Selected excerpt Block Start

The second approach aims to modify the solidification process or control the solidification through the addition of a nucleant agent to Al7075 powder.

To modify the solidification process by reducing the solidification range, 7075 alloy was modified by Si addition [23,24,25,26]. Elimination of cracking was observed at 4 wt% Si addition. This is accompanied by the formation of fine grains. However, mechanical properties (yield strength, ultimate tensile strength, elongation at break) depend on the Si content up to 5 wt%, the threshold at which brittleness increases [26]. An increase in hardness is achieved by artificial aging at 150 °C and precipitation of MgZn₂ and Mg₂Si [23].

Solidification control is based on the grain refinement process and was employed for Al-Zn alloys, and Al-Mg and Al-Cu alloys [27,28,29,30,31,32,33,34,35,36,37,38]. The addition of transition elements (mainly Sc and Zr) with limited solid solubility and a slow diffusion rate seems to be the most effective solution. This addition is achieved by powder functionalization, powder mixing [27,36,39,40], or pre-alloying [28,37]. During solidification, the heterogeneous formation of coherent L1₂ nucleant particles (Al₃Sc and Al₃Zr) takes place, allowing the formation of fine equiaxed microstructures [27,41]. The latter supports the deformation more readily in the semi-liquid state than in oriented granular structures. The addition of 1 wt% of Zr has been shown to be sufficient to reduce the susceptibility to cracking [28,30,31,33,34,35,41,42]. This chemical modification provided a high hardness, which was enhanced by conventional T6 heat treatment [27,28,37,43]. The 7xxx-modified aluminum has only been characterized in two conditions: the as-built state and after T6 heat treatment [27,28,37,43].

The present study focuses on the microstructure and hardness evolution of an Al-Zn-Mg-Cu-Zr alloy for different heat treatment routes. In particular, natural and artificial aging from as-built and solution heat-treated tempers are considered. The main objective is to correlate the hardness evolution to microstructural modifications and to compare the achieved hardness with the reference 7075-T6.

Selected excerpt Block End
Data excerpt Block Start

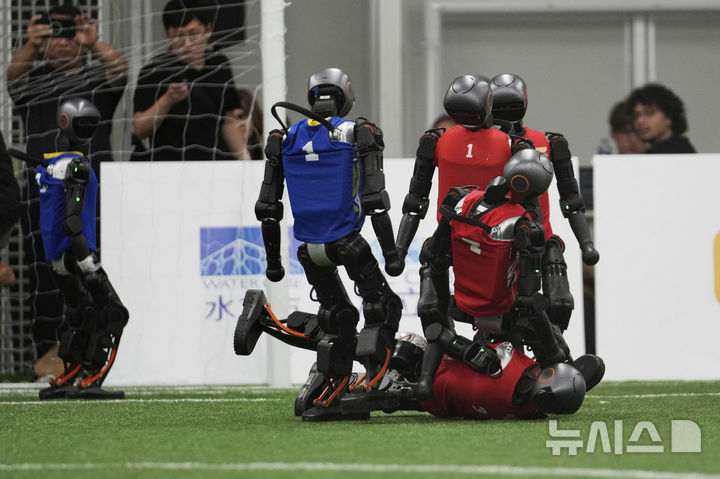 [베이징=AP/뉴시스] 4일(현지 시간) 중국 베이징에서 '2025 세계 휴머노이드 로봇 게임'을 앞두고 언론 공개 행사가 열린 가운데 부스터 휴머노이드 로봇들이 축구 시범 경기로 기술을 선보이고 있다. 오는 14일부터 17일까지 열리는 이 행사에는 축구를 비롯해 달리기, 격투, 댄스 등 실제 사람의 경기와 유사한 종목이 포함된 것으로 알려졌다. 2025.08.04.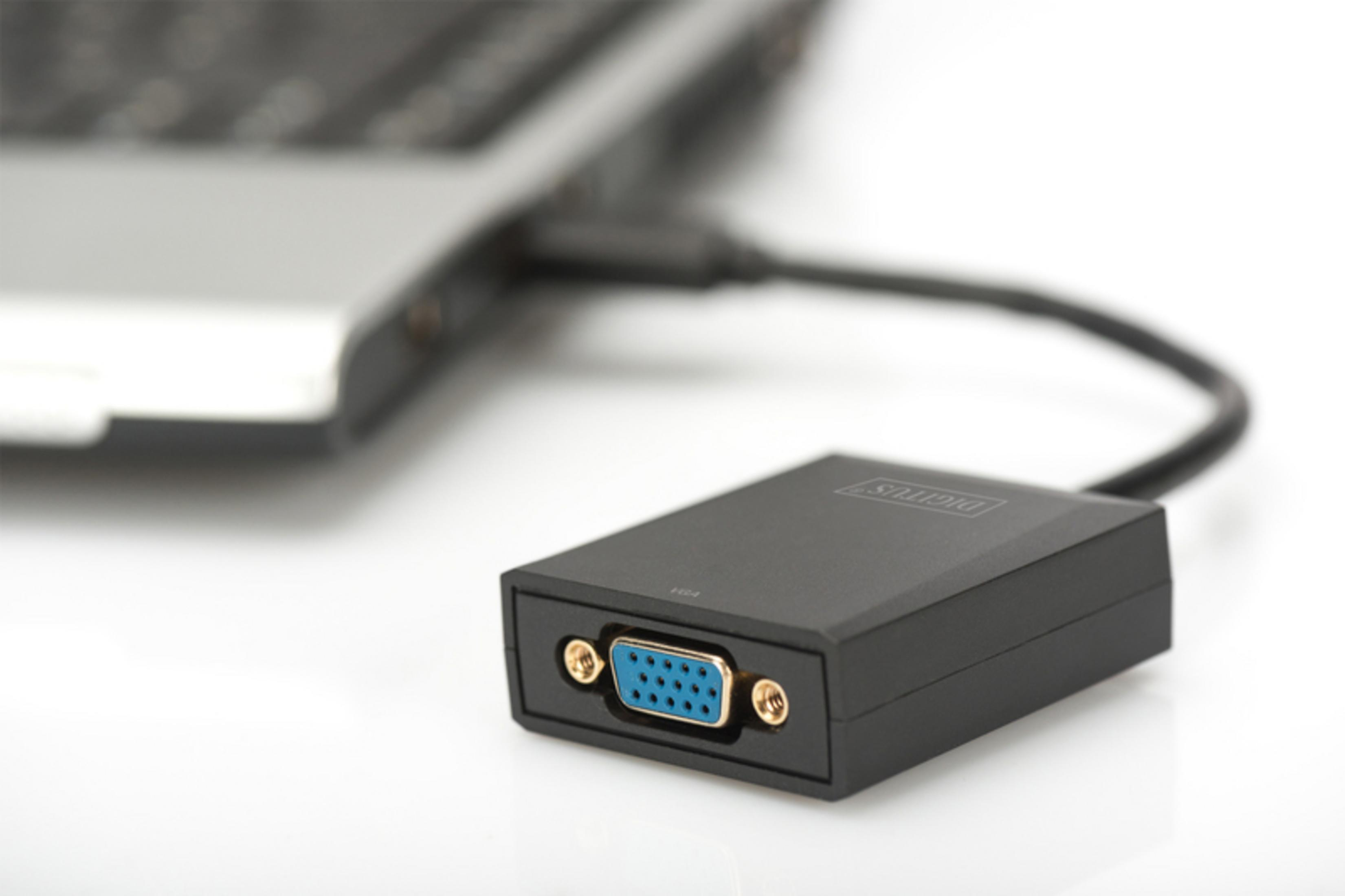 Ein schwarzer VGA-Adapter ist mit einem Laptop verbunden. Der Adapter ist im Fokus.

Data excerpt Block End

• Activities
a) Answer these about the Al7075 excerpt, one line each:
(i) At what Si addition was the elimination of cracking observed?
(ii) Which two transition elements are mainly added for grain refinement?
(iii) In which two conditions has the 7xxx-modified aluminum been characterized?
b) Quote the Al7075 excerpt, starting at "The second approach" and ending at "to Al7075 powder.".

• Written answers
a)
(i) 4 wt%
(ii) Sc and Zr
(iii) The as-built state and after T6 heat treatment

b)
The second approach aims to modify the solidification process or control the solidification through the addition of a nucleant agent to Al7075 powder.